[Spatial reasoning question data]

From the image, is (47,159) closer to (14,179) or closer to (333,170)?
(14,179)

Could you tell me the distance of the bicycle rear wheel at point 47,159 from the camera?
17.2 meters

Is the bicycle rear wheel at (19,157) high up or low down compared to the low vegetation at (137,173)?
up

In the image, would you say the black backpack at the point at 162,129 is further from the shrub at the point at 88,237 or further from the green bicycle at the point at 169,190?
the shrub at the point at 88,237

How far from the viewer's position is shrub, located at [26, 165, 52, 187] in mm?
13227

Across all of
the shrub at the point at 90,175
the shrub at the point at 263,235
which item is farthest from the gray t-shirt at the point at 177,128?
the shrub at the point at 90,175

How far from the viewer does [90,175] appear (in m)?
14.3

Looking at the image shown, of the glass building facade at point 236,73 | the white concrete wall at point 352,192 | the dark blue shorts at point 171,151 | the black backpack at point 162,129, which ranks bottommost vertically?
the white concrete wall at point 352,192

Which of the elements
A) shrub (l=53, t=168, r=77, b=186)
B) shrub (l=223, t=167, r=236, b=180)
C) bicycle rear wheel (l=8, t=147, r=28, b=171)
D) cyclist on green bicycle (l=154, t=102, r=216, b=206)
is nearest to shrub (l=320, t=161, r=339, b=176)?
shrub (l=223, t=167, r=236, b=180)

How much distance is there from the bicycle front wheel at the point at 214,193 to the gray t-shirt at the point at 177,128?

...

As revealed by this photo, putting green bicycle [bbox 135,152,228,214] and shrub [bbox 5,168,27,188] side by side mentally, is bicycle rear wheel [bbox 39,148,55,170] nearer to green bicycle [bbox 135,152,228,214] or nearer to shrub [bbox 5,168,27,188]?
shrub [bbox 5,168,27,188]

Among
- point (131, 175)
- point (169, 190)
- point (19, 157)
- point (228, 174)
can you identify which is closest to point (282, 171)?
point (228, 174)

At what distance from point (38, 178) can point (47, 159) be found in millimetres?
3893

Exercise
Copy out the lines of the entries word for word, from the line containing "Which of the elements" through the line containing "How much distance", including both of those lines.

Task answer
Which of the elements
A) shrub (l=53, t=168, r=77, b=186)
B) shrub (l=223, t=167, r=236, b=180)
C) bicycle rear wheel (l=8, t=147, r=28, b=171)
D) cyclist on green bicycle (l=154, t=102, r=216, b=206)
is nearest to shrub (l=320, t=161, r=339, b=176)?
shrub (l=223, t=167, r=236, b=180)

How much distance is there from the bicycle front wheel at the point at 214,193 to the gray t-shirt at the point at 177,128?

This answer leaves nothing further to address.